WHAT IS NEEDED
In the data below, reproduce everything exactly except the images.
☆ ☆ ☆ ☆ ☆ ☆ ☆
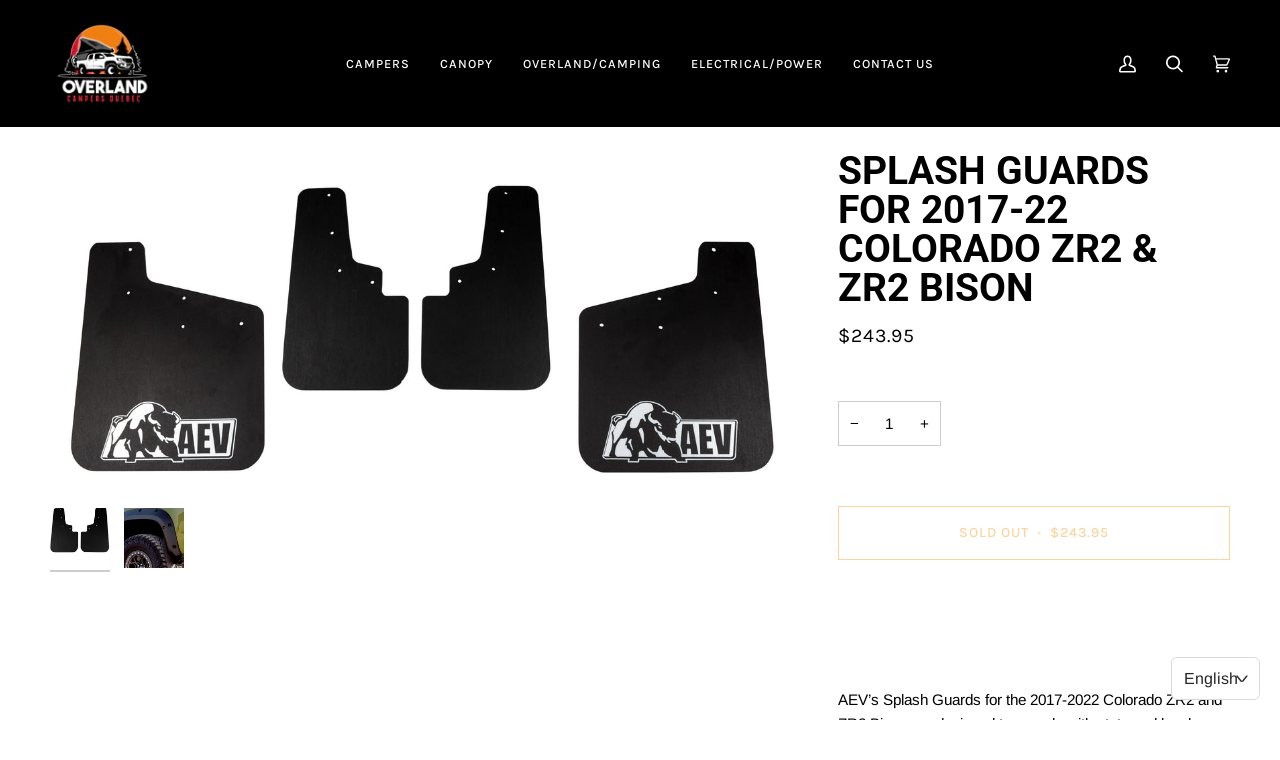

--- FILE ---
content_type: text/css
request_url: https://overlandcampersqc.com/cdn/shop/t/3/assets/font-settings.css?v=85610234478919716151764875571
body_size: -24
content:
@font-face{font-family:Roboto;font-weight:700;font-style:normal;font-display:swap;src:url(//overlandcampersqc.com/cdn/fonts/roboto/roboto_n7.f38007a10afbbde8976c4056bfe890710d51dec2.woff2) format("woff2"),url(//overlandcampersqc.com/cdn/fonts/roboto/roboto_n7.94bfdd3e80c7be00e128703d245c207769d763f9.woff) format("woff")}@font-face{font-family:Arimo;font-weight:400;font-style:normal;font-display:swap;src:url(//overlandcampersqc.com/cdn/fonts/arimo/arimo_n4.a7efb558ca22d2002248bbe6f302a98edee38e35.woff2) format("woff2"),url(//overlandcampersqc.com/cdn/fonts/arimo/arimo_n4.0da809f7d1d5ede2a73be7094ac00741efdb6387.woff) format("woff")}@font-face{font-family:Karla;font-weight:400;font-style:normal;font-display:swap;src:url(//overlandcampersqc.com/cdn/fonts/karla/karla_n4.40497e07df527e6a50e58fb17ef1950c72f3e32c.woff2) format("woff2"),url(//overlandcampersqc.com/cdn/fonts/karla/karla_n4.e9f6f9de321061073c6bfe03c28976ba8ce6ee18.woff) format("woff")}@font-face{font-family:Roboto;font-weight:800;font-style:normal;font-display:swap;src:url(//overlandcampersqc.com/cdn/fonts/roboto/roboto_n8.3ea3f404646c199d11ccbbb2edcc942a25a911b6.woff2) format("woff2"),url(//overlandcampersqc.com/cdn/fonts/roboto/roboto_n8.d1830b4b646f875ca2c2a09cc9eafaa033b10e2d.woff) format("woff")}@font-face{font-family:Karla;font-weight:500;font-style:normal;font-display:swap;src:url(//overlandcampersqc.com/cdn/fonts/karla/karla_n5.0f2c50ba88af8c39d2756f2fc9dfccf18f808828.woff2) format("woff2"),url(//overlandcampersqc.com/cdn/fonts/karla/karla_n5.88d3e57f788ee4a41fa11fc99b9881ce077acdc2.woff) format("woff")}@font-face{font-family:Arimo;font-weight:500;font-style:normal;font-display:swap;src:url(//overlandcampersqc.com/cdn/fonts/arimo/arimo_n5.a6cc016de05b75be63cb193704728ed8065f04bb.woff2) format("woff2"),url(//overlandcampersqc.com/cdn/fonts/arimo/arimo_n5.e0d510a292c8c9059b1fcf519004ca9d3a6015a2.woff) format("woff")}@font-face{font-family:Arimo;font-weight:400;font-style:italic;font-display:swap;src:url(//overlandcampersqc.com/cdn/fonts/arimo/arimo_i4.438ddb21a1b98c7230698d70dc1a21df235701b2.woff2) format("woff2"),url(//overlandcampersqc.com/cdn/fonts/arimo/arimo_i4.0e1908a0dc1ec32fabb5a03a0c9ee2083f82e3d7.woff) format("woff")}@font-face{font-family:Arimo;font-weight:500;font-style:italic;font-display:swap;src:url(//overlandcampersqc.com/cdn/fonts/arimo/arimo_i5.a806517aa5a0c593e91c792dd4fac9058aa28b46.woff2) format("woff2"),url(//overlandcampersqc.com/cdn/fonts/arimo/arimo_i5.26346f286c55f0f395d449ef144059ac73c3c4b5.woff) format("woff")}
/*# sourceMappingURL=/cdn/shop/t/3/assets/font-settings.css.map?v=85610234478919716151764875571 */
☆ ☆ ☆ ☆ ☆ ☆ ☆
RESULT
--- FILE ---
content_type: text/css
request_url: https://overlandcampersqc.com/cdn/shop/t/3/assets/font-settings.css?v=85610234478919716151764875571
body_size: -24
content:
@font-face{font-family:Roboto;font-weight:700;font-style:normal;font-display:swap;src:url(//overlandcampersqc.com/cdn/fonts/roboto/roboto_n7.f38007a10afbbde8976c4056bfe890710d51dec2.woff2) format("woff2"),url(//overlandcampersqc.com/cdn/fonts/roboto/roboto_n7.94bfdd3e80c7be00e128703d245c207769d763f9.woff) format("woff")}@font-face{font-family:Arimo;font-weight:400;font-style:normal;font-display:swap;src:url(//overlandcampersqc.com/cdn/fonts/arimo/arimo_n4.a7efb558ca22d2002248bbe6f302a98edee38e35.woff2) format("woff2"),url(//overlandcampersqc.com/cdn/fonts/arimo/arimo_n4.0da809f7d1d5ede2a73be7094ac00741efdb6387.woff) format("woff")}@font-face{font-family:Karla;font-weight:400;font-style:normal;font-display:swap;src:url(//overlandcampersqc.com/cdn/fonts/karla/karla_n4.40497e07df527e6a50e58fb17ef1950c72f3e32c.woff2) format("woff2"),url(//overlandcampersqc.com/cdn/fonts/karla/karla_n4.e9f6f9de321061073c6bfe03c28976ba8ce6ee18.woff) format("woff")}@font-face{font-family:Roboto;font-weight:800;font-style:normal;font-display:swap;src:url(//overlandcampersqc.com/cdn/fonts/roboto/roboto_n8.3ea3f404646c199d11ccbbb2edcc942a25a911b6.woff2) format("woff2"),url(//overlandcampersqc.com/cdn/fonts/roboto/roboto_n8.d1830b4b646f875ca2c2a09cc9eafaa033b10e2d.woff) format("woff")}@font-face{font-family:Karla;font-weight:500;font-style:normal;font-display:swap;src:url(//overlandcampersqc.com/cdn/fonts/karla/karla_n5.0f2c50ba88af8c39d2756f2fc9dfccf18f808828.woff2) format("woff2"),url(//overlandcampersqc.com/cdn/fonts/karla/karla_n5.88d3e57f788ee4a41fa11fc99b9881ce077acdc2.woff) format("woff")}@font-face{font-family:Arimo;font-weight:500;font-style:normal;font-display:swap;src:url(//overlandcampersqc.com/cdn/fonts/arimo/arimo_n5.a6cc016de05b75be63cb193704728ed8065f04bb.woff2) format("woff2"),url(//overlandcampersqc.com/cdn/fonts/arimo/arimo_n5.e0d510a292c8c9059b1fcf519004ca9d3a6015a2.woff) format("woff")}@font-face{font-family:Arimo;font-weight:400;font-style:italic;font-display:swap;src:url(//overlandcampersqc.com/cdn/fonts/arimo/arimo_i4.438ddb21a1b98c7230698d70dc1a21df235701b2.woff2) format("woff2"),url(//overlandcampersqc.com/cdn/fonts/arimo/arimo_i4.0e1908a0dc1ec32fabb5a03a0c9ee2083f82e3d7.woff) format("woff")}@font-face{font-family:Arimo;font-weight:500;font-style:italic;font-display:swap;src:url(//overlandcampersqc.com/cdn/fonts/arimo/arimo_i5.a806517aa5a0c593e91c792dd4fac9058aa28b46.woff2) format("woff2"),url(//overlandcampersqc.com/cdn/fonts/arimo/arimo_i5.26346f286c55f0f395d449ef144059ac73c3c4b5.woff) format("woff")}
/*# sourceMappingURL=/cdn/shop/t/3/assets/font-settings.css.map?v=85610234478919716151764875571 */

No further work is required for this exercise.